I'm just confused as to how the solublity of a product that did not even form works in this case?

 

[SketchLazy]

How would the solubility of Magnesium Hydroxide affect the initial solubility of Ba(OH)? I mean, I read what you typed but it just seems that you would have to have Magnesium Hydroxide form in order to even put that into the equation of affecting solublity, right?

I'm just confused as to how the solublity of a product that did not even form works in this case?

If you don't have the solubility constant or the concentration of MgCl2, then you wouldn't be able to figure out a trend. But let's just say you are given the Ksp's of both Barium hydroxide and magnesium hyrdoxide. The Ksp for magnesium hyroxide is lower than the Ksp for Barium hydroxide. So if there is any hydroxide present in solution, it will react with the magnesium ions and precipitate as Mg(OH)2 when the MgCl2 is added. The key to understand here is that magnesium hydroxide will form once you add MgCl2 even if magnesium hydroxide wasn't in the solution to begin with.

It's the same idea as when you add acid to the solution. The reason H+ reacts so readily with OH- is because Kw is 10^14. Since the K is so high, you're more likely to have water in solution than H+ and OH-. For magnesium hydroxide, the same idea applies. The K for it's formation is the inverse of the Ksp, ~6*10^10, meaning there will mostly be magnesium hydroxide rather than Mg+2 and OH- ions in solution. Just like how the H+ reacts with the OH- to form H20 shifting the equation to the right, the Magnesium reacts with the hydroxide to form magnesium hydroxide. Either way the hydroxide is sequestered because of a high equilibrium constant favoring either H2O or Mg(OH)2.

 

[SketchLazy]

Okay, gotcha. So, the methodology in my answer was correct (it was a Le Chatlier's principle question), but this would have required outside knowledge of the solubility of Mg(OH)2 to get the entire trend developed. I'd imagine that if a question like that were to come up there would be a passage that would give information on the solubility of Mg(OH)2, right?

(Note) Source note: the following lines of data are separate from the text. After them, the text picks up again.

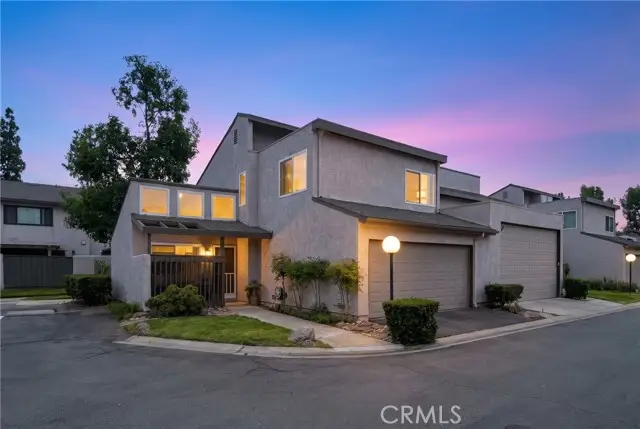 382 Via Milano, Anaheim, CA 92806 - #1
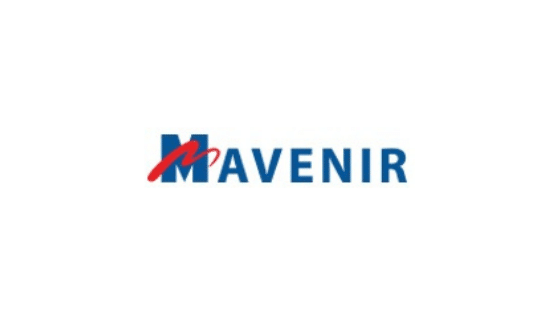 Mavenir Systems Off Campus Drive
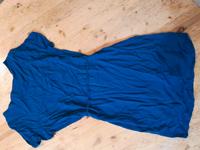 modstrom Sommerkleid Schleswig-Holstein - Glücksburg Vorschau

Yeah, your reasoning was right on. I can't say for sure, but I think they expect you to know basic solubility rules. It didn't come up on the official test for me, but solubility rules did come up on my practice tests.

 

[DrMattOglesby]

if you increase the volume in a reaction at equilibrium, it will decrease in pressure according to Le Chatelier's Principle.
and conversely, if you increase the pressure, then volume is decreased.
now;
how do i know which direction equilibrium shifts when i do either of these to a system?

here is an example equation to show off your knowledge with:

N2(g) + 3H2(g) --> 2 NH3(g)

1) which direction will the reaction shift when you have an increase in volume? why?
2) which direction will the reaction shift when you have an increase pressure? why?

 

[RSAgator]

if you increase the volume in a reaction at equilibrium, it will decrease in pressure according to Le Chatelier's Principle.
and conversely, if you increase the pressure, then volume is decreased.
now;
how do i know which direction equilibrium shifts when i do either of these to a system?

here is an example equation to show off your knowledge with:

N2(g) + 3H2(g) --> 2 NH3(g)

1) which direction will the reaction shift when you have an increase in volume? why?
2) which direction will the reaction shift when you have an increase pressure? why?

Pretty sure that if you increase the pressure your reaction shifts to the side with fewer moles of gas, that is it would move to the product (2 mol NH3 vs. 4 mol H2 + N2). Assuming a raise in volume constitutes a reduction in pressure, I would think the opposite would occur. Your reaction would move to the right side.